◆ WHAT THE TASK ASKS:
Please return the material below as a JSON list of strings, one string per line, leaving out any blank lines.

[[ ENTRIES SHOWN open ]]

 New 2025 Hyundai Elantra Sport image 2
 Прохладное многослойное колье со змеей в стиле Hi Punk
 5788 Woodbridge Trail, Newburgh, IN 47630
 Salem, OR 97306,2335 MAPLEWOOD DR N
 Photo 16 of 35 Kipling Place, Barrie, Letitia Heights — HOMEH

[[ ENTRIES SHOWN closed ]]

◆ TASK RESULT:
[
  " New 2025 Hyundai Elantra Sport image 2",
  " Прохладное многослойное колье со змеей в стиле Hi Punk",
  " 5788 Woodbridge Trail, Newburgh, IN 47630",
  " Salem, OR 97306,2335 MAPLEWOOD DR N",
  " Photo 16 of 35 Kipling Place, Barrie, Letitia Heights — HOMEH"
]